Created on 2023-01-05 with reprex v2.0.2

jwokaty commented 1 year ago

Thanks for the explanation regarding length and width. I should have tried using genus.

Regarding antimicrobial resistance, I don't understand why mixed works but not species or genus. For the signatures, I should use species or genus but not mixed.

jwokaty commented 1 year ago

I'm following up on this issue as I am not getting any results for makeSignatures for the following physiologies.

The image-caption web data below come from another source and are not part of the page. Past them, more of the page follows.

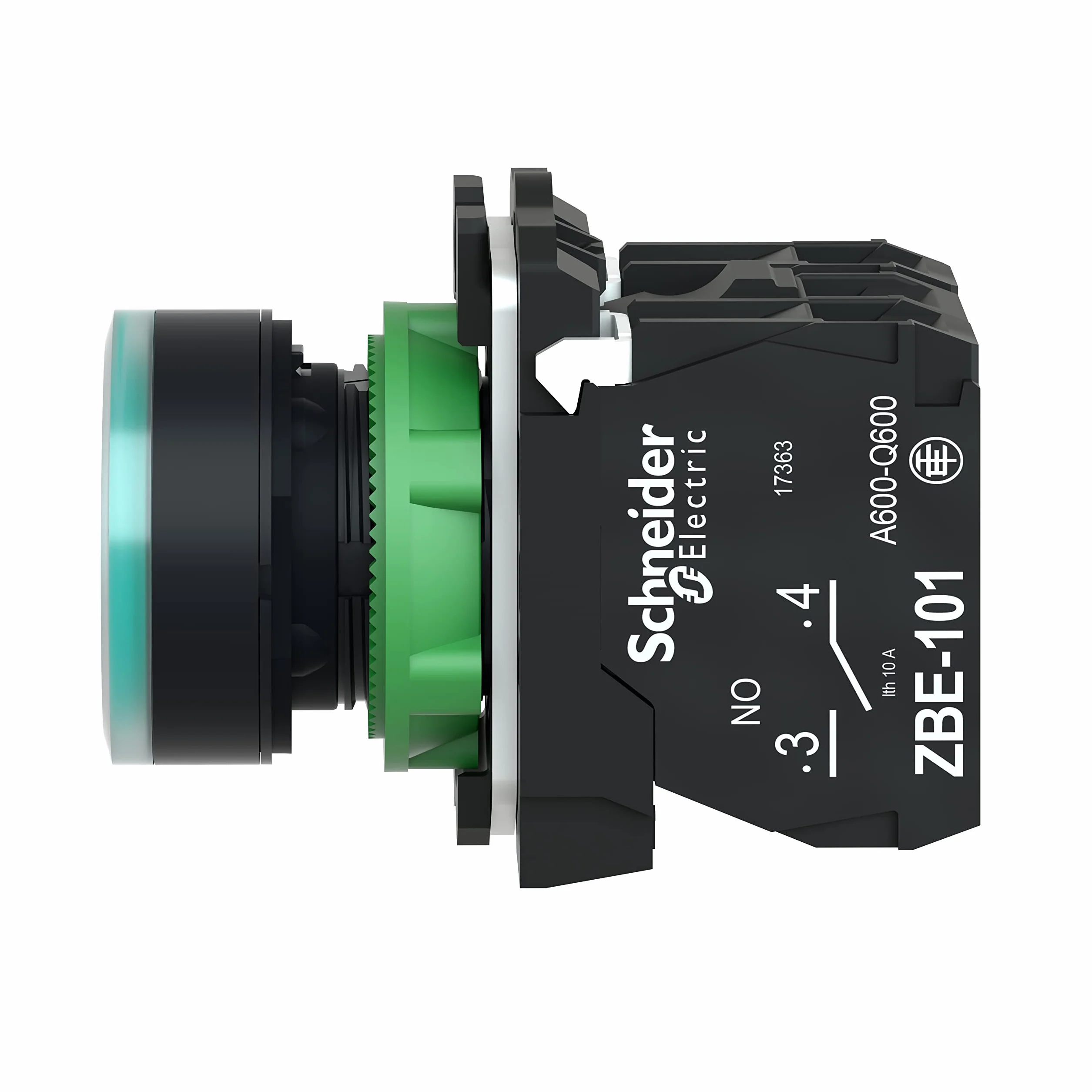 Schneider Electric XB5AW33M5 Pulsador Iluminado Diámetro 22, Retorno Resorte Nivelado, 240 V, 1 NA + 1 NC, Verde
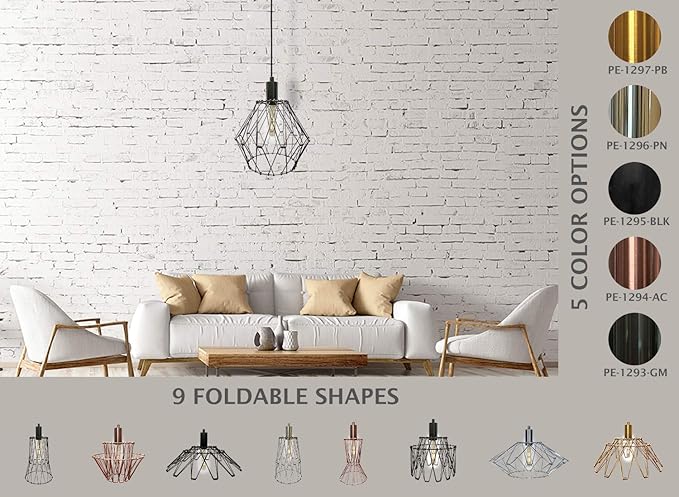Royal Designs, Inc. Foldable Industrial Metal Pendant Light with Adjustable 7 ft Long Lamp Cord & Canopy, Create 9 Different Shapes, Gunmetal, Single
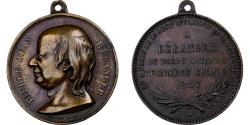 World Coins - France, Medal, Pierre Jean Béranger, 1857, Brass, Magniadas,
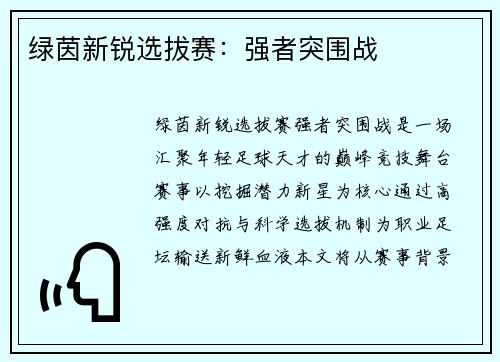 绿茵新锐选拔赛：强者突围战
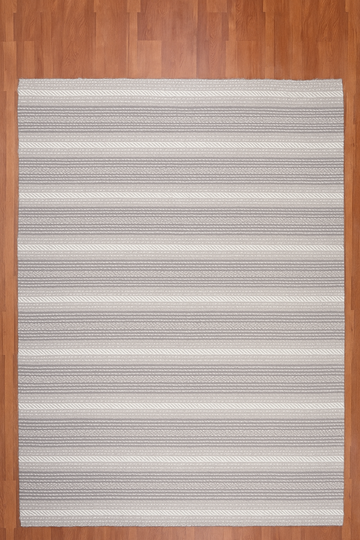 IVORY SILVER WOOL RUG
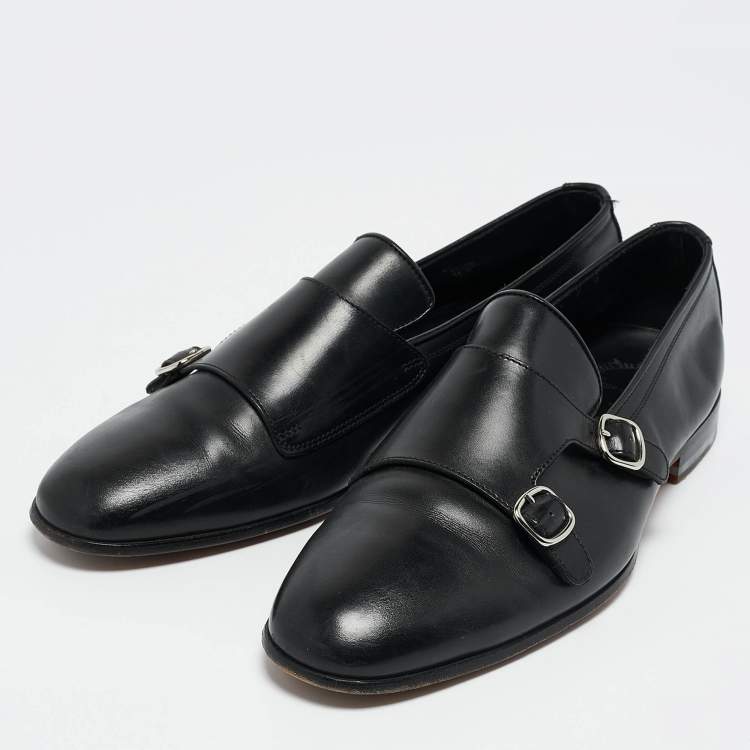 Pre Owned Santoni Black Leather Double Buckle Monk Derby Size 42
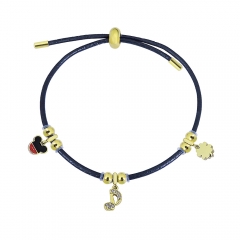 Adjustable Leather Bracelet with Small Charms  PS247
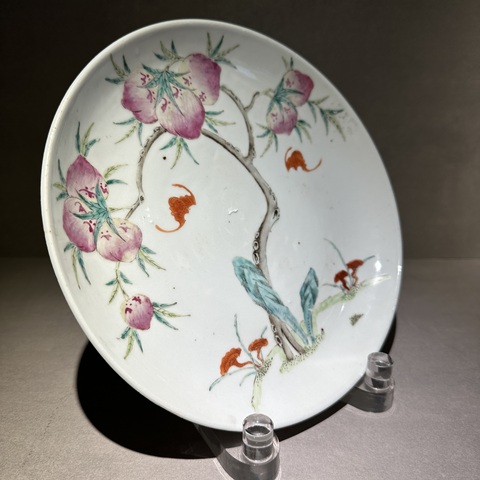 古玩陶瓷晚清·粉彩九桃紋盤真品鑒賞圖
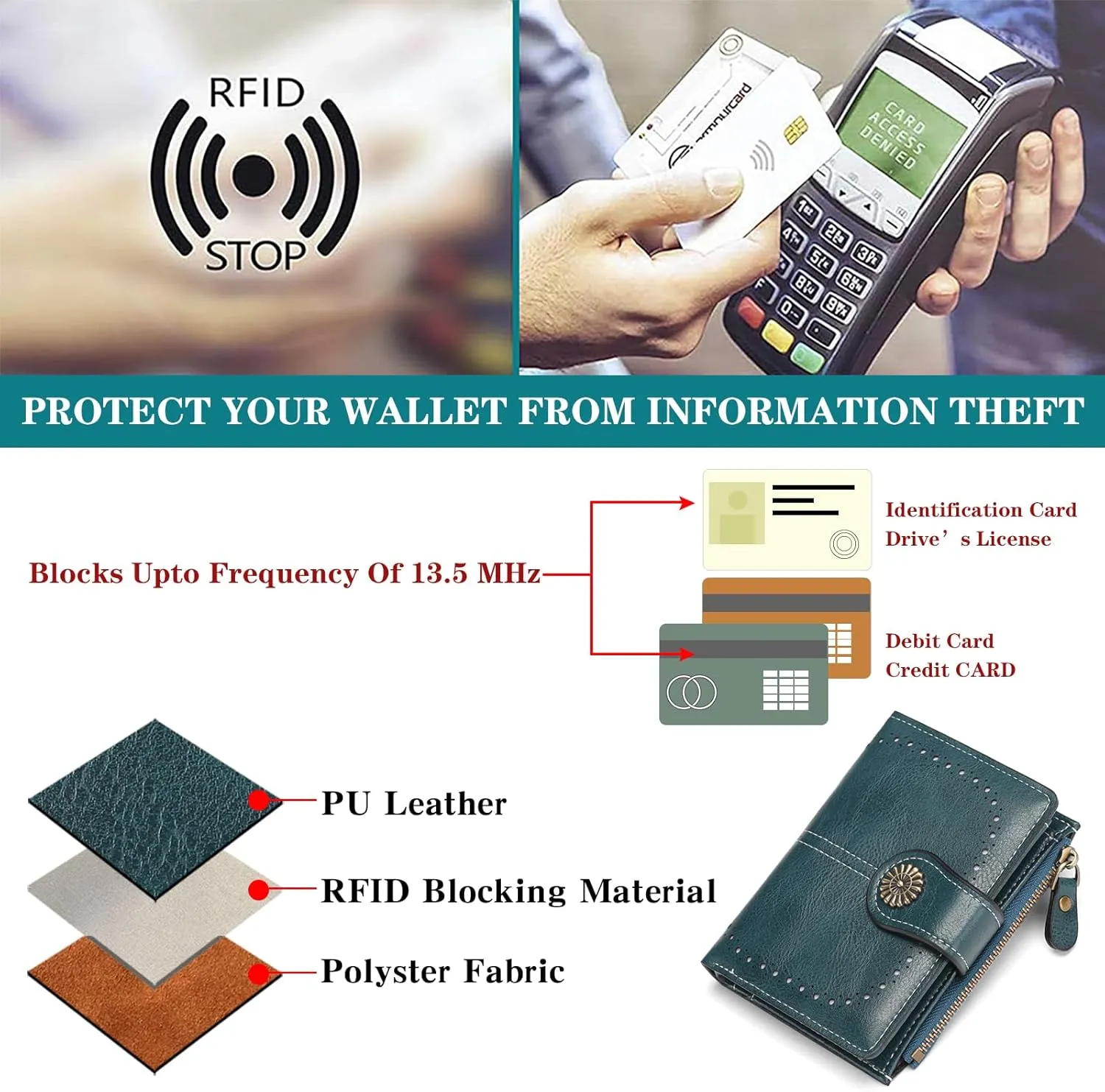 Small Women Wallet Leather RFID Blocking Card Holder Bifold Compact Wallets with ID Window and Zipper Coin Pocket
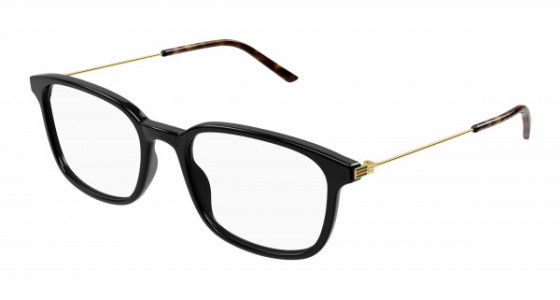 Gucci GG1577O Eyeglasses, 005 - BLACK with GOLD temples and TRANSPARENT lenses
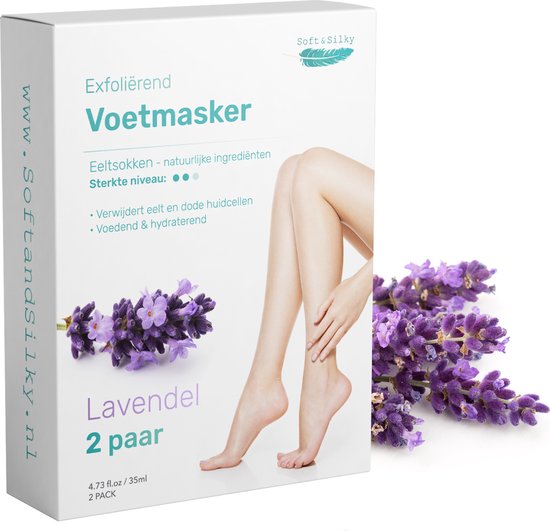 Soft & Silky Eeltsokken - 2 pack - Foot peel mask - Eeltverwijderaar voor voeten - Voet - Masker - Eelt - Vijl - Rasp - crème vervanger - Peeling - Lavendel -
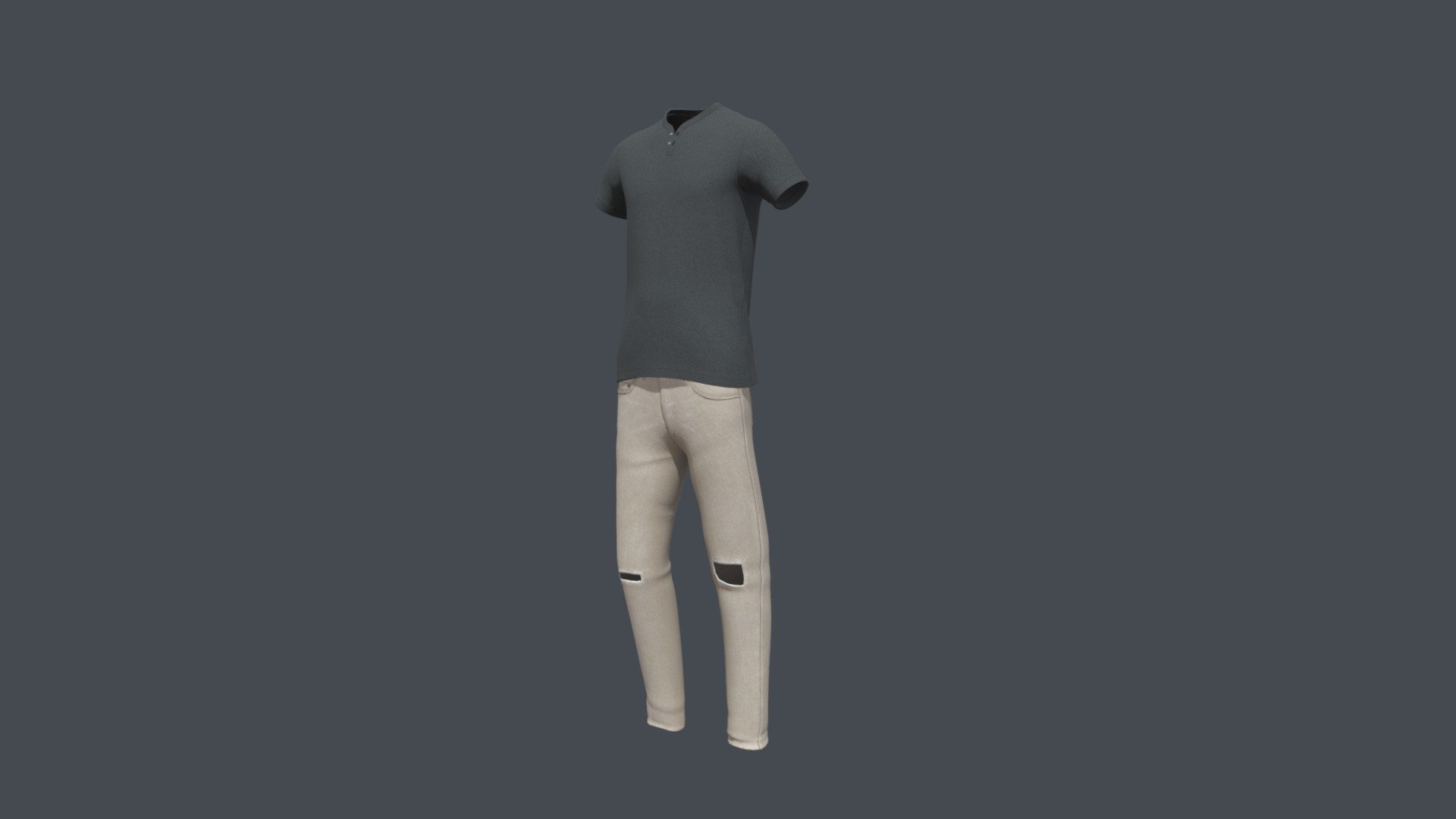 Men Outfit Beige jeans Pant and BlackT shirt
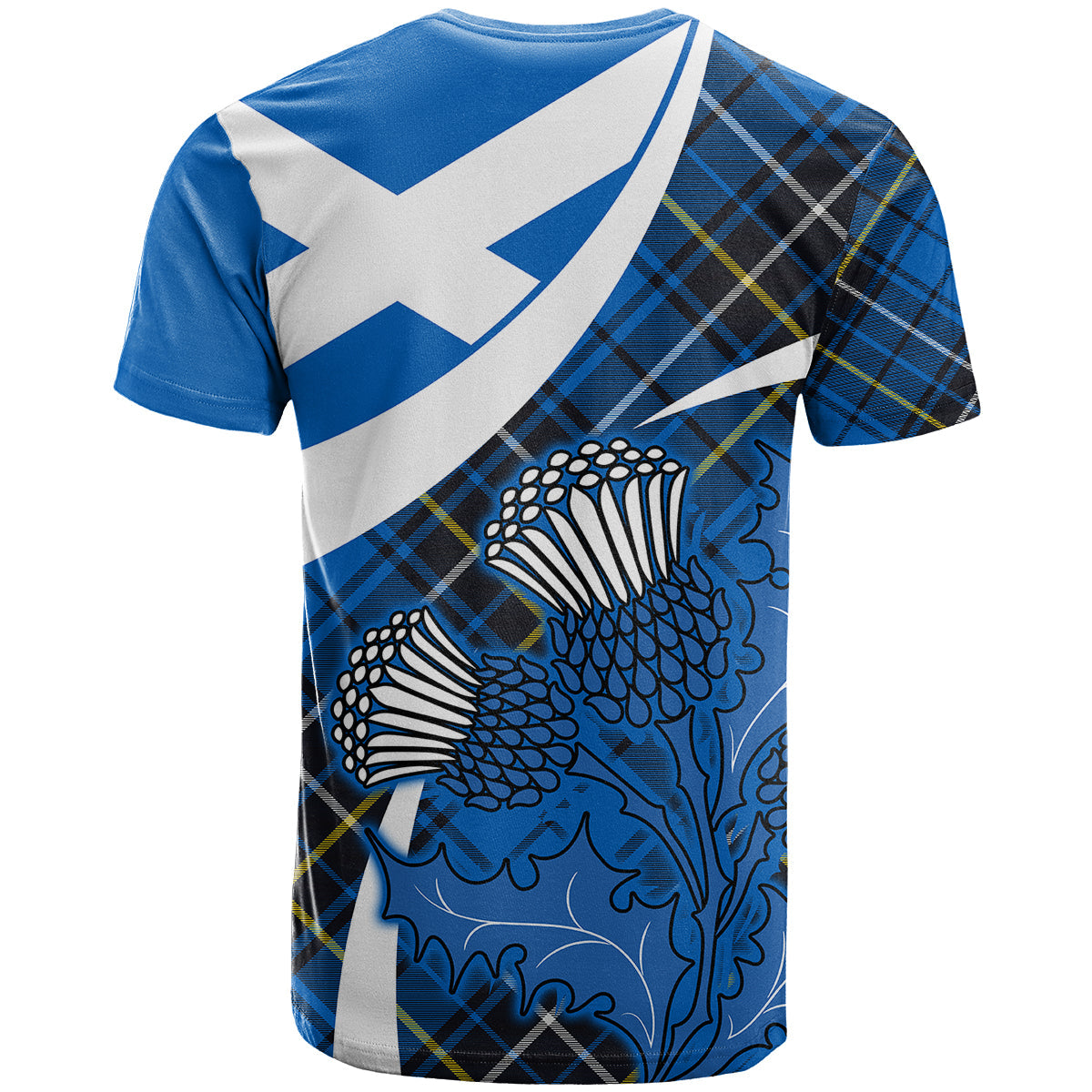 Custom Scottish Thistle Tartan T-Shirt Scottish Alba Flag Style Graphic Tee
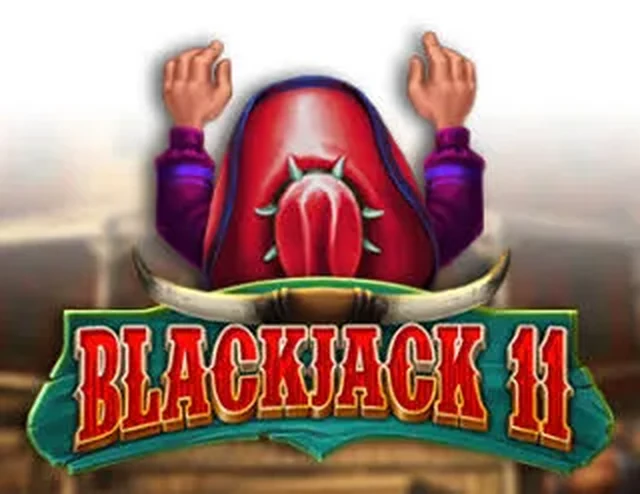 Game artwork for a blackjack title, showing a hooded figure with raised hands above a horned banner reading Blackjack 11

animal pathogen antimicrobial resistance antimicrobial sensistivity biofilm COGEM extreme environments optimal ph coding genes disease association isolation site plant pathogencity

I haven't checked them all but I know for example that animal pathogen should have results for NCBI_ID/Taxon_name + species, but I get no results:

ps <- bugphyzz::physiologies()
getSignatures(ps$animal pathogen`, 'NCBI_ID', 'genus') 
NULL Warning message: No signatures for animal pathogen (logical). Returning NULL.

In the examples above, mixed levels were used; however, for the .gmt files we produce files that are genus only or species only.

sdgamboa commented 1 year ago

I don't think we'll be using this workflow anymore. Now it's importBugphyzz --> getBugphyzzSigunatures. Thresholds and propagation will be handled now in the bugphyzzExports repo.